Create a PbfReader from a Buffer or Uint8Array:
const pbf = new PbfReader(fs.readFileSync('data.pbf'));
const pbf = new PbfReader(new Uint8Array(xhr.response));
Both classes expose the following properties:
pbf.length;
pbf.pos;
Reading
Read a sequence of fields:
pbf.readFields((tag) => {
if (tag === 1) pbf.readVarint();
else if (tag === 2) pbf.readString();
else ...
});
It optionally accepts an object that will be passed to the reading function for easier construction of decoded data,
and also passes the PbfReader object as a third argument:
const result = pbf.readFields(readField, {})

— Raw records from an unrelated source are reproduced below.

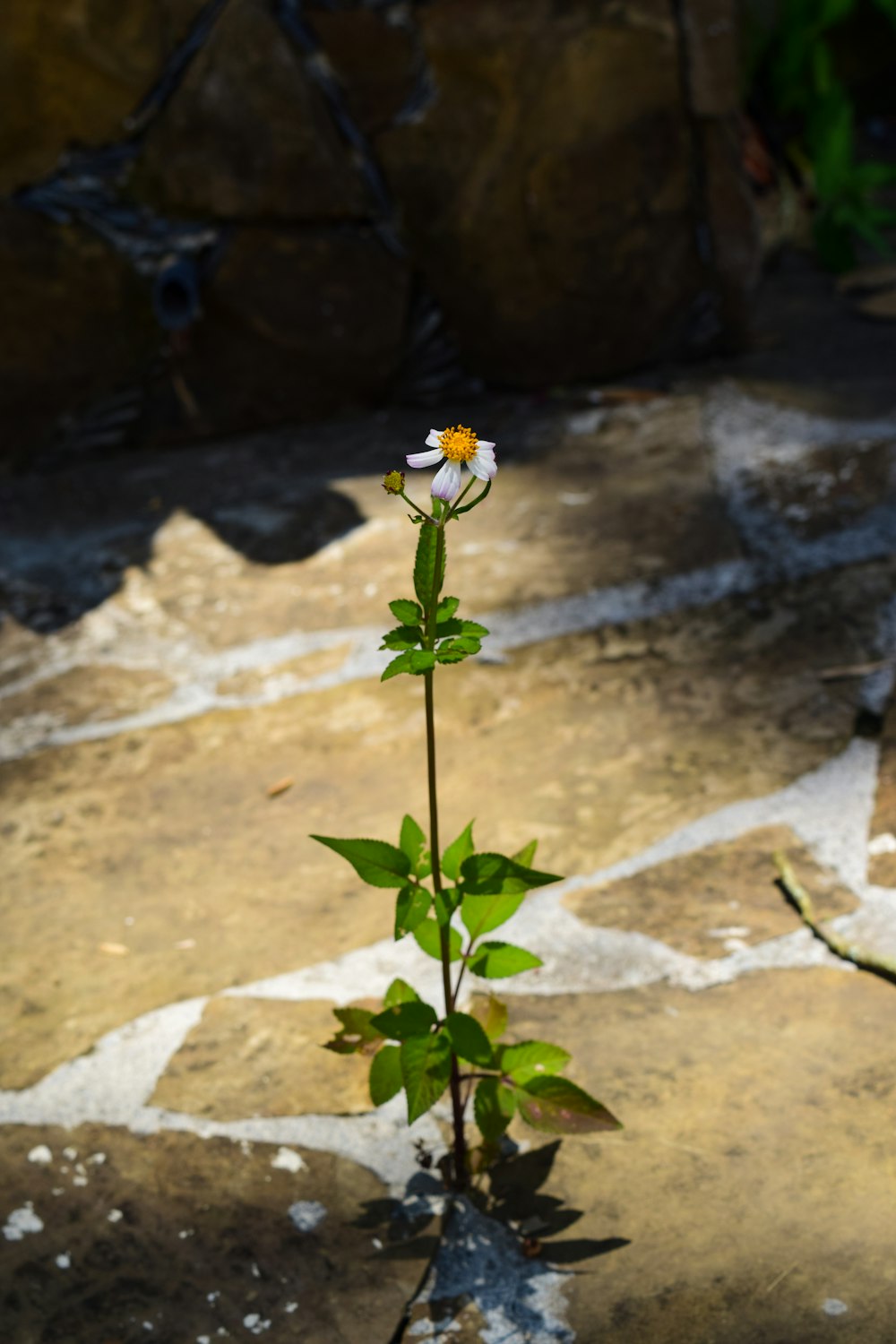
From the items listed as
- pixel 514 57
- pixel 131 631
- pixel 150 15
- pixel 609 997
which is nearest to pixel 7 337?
pixel 150 15

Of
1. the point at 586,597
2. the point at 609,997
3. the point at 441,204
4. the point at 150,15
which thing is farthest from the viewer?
the point at 441,204

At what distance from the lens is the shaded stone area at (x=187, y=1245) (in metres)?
1.54

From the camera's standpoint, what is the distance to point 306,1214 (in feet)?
5.50

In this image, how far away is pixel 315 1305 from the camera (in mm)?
1551

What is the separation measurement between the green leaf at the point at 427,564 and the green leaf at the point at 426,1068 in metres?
0.49

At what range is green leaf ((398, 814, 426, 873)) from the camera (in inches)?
61.8

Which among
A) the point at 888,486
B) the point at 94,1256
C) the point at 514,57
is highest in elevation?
the point at 514,57

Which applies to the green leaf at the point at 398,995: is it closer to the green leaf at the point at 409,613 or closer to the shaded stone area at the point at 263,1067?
the shaded stone area at the point at 263,1067

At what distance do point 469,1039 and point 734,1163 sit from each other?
35cm

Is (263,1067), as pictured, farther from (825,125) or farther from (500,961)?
(825,125)

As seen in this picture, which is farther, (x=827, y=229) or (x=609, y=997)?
(x=827, y=229)

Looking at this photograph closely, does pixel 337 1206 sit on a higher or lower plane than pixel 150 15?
lower

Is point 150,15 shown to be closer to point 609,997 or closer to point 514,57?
point 514,57

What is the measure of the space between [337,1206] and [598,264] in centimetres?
303
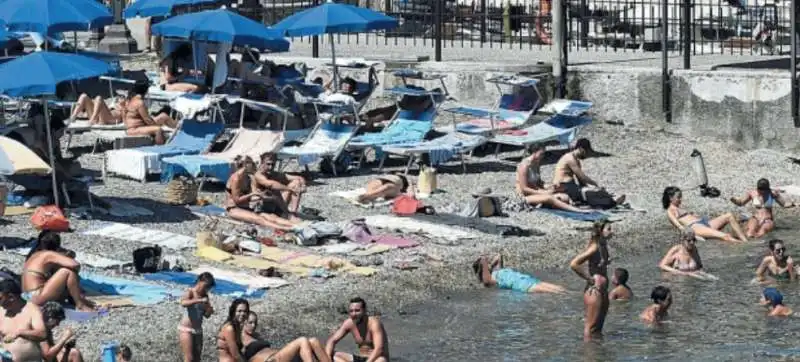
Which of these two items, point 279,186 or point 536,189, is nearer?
point 279,186

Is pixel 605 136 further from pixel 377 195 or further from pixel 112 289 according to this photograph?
pixel 112 289

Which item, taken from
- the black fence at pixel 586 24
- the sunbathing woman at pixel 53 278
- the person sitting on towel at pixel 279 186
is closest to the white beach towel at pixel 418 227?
the person sitting on towel at pixel 279 186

function readField(tag, result, pbf) {
if (tag === 1) result.id = pbf.readVarint();
}
To read an embedded message, use pbf.readMessage(fn[, obj]) (in the same way as read).
Read values:
const value = pbf.readVarint();
const str = pbf.readString();
const numbers = pbf.readPackedVarint();
For lazy or partial decoding, simply save the position instead of reading a value,
then later set it back to the saved value and read:
const fooPos = -1;
pbf.readFields((tag) => {
if (tag === 1) fooPos = pbf.pos;
});
...
pbf.pos = fooPos;
pbf.readMessage(readFoo);
Scalar reading methods:
readVarint(isSigned) (pass true if you expect negative varints)
readSVarint()
readFixed32()
readFixed64()
readSFixed32()
readSFixed64()
readBoolean()
readFloat()
readDouble()
readString()
readBytes()
skip(value)
Packed reading methods:
readPackedVarint(arr, isSigned) (appends read items to arr)
readPackedSVarint(arr)
readPackedFixed32(arr)
readPackedFixed64(arr)
readPackedSFixed32(arr)
readPackedSFixed64(arr)
readPackedBoolean(arr)
readPackedFloat(arr)
readPackedDouble(arr)
Writing
Create a PbfWriter (optionally with a pre-allocated Buffer or Uint8Array):
const pbf = new PbfWriter();
Write values:
pbf.writeVarint(123);
pbf.writeString("Hello world");
Write an embedded message:
pbf.writeMessage(1, writeObj, obj);
function writeObj(obj, pbf) {
pbf.writeStringField(obj.name);
pbf.writeVarintField(obj.version);
}
Field writing methods:
writeVarintField(tag, val)
writeSVarintField(tag, val)
writeFixed32Field(tag, val)
writeFixed64Field(tag, val)
writeSFixed32Field(tag, val)
writeSFixed64Field(tag, val)
writeBooleanField(tag, val)
writeFloatField(tag, val)
writeDoubleField(tag, val)
writeStringField(tag, val)
writeBytesField(tag, buffer)
Packed field writing methods:
writePackedVarint(tag, val)
writePackedSVarint(tag, val)
writePackedSFixed32(tag, val)
writePackedSFixed64(tag, val)
writePackedBoolean(tag, val)
writePackedFloat(tag, val)
writePackedDouble(tag, val)
Scalar writing methods:
writeVarint(val)
writeSVarint(val)
writeSFixed32(val)
writeSFixed64(val)
writeBoolean(val)
writeFloat(val)
writeDouble(val)
writeString(val)
writeBytes(buffer)
Message writing methods:
writeMessage(tag, fn[, obj])
writeRawMessage(fn[, obj])
Misc methods:
realloc(minBytes) - pad the underlying buffer size to accommodate the given number of bytes;
note that the size increases exponentially, so it won't necessarily equal the size of data written
finish() - make the current buffer ready for reading and return the data as a buffer slice
For an example of a real-world usage of the library, see vector-tile-js.
Proto Schema to JavaScript
If installed globally, pbf provides a binary that compiles proto files into JavaScript modules. Usage:
$ pbf <proto_path> [--no-write] [--no-read] [--legacy]
The --no-write and --no-read switches remove corresponding code in the output.
The --legacy switch makes it generate a CommonJS module instead of ESM.
Pbf will generate read<Identifier> and write<Identifier> functions for every message in the schema. For nested messages, their names will be concatenated — e.g. Message inside Test will produce readTestMessage and writeTestMessage functions.
read(pbf) - decodes an object from the given PbfReader instance.
write(obj, pbf) - encodes an object into the given PbfWriter instance (usually empty).
The resulting code is clean and simple, so it's meant to be customized.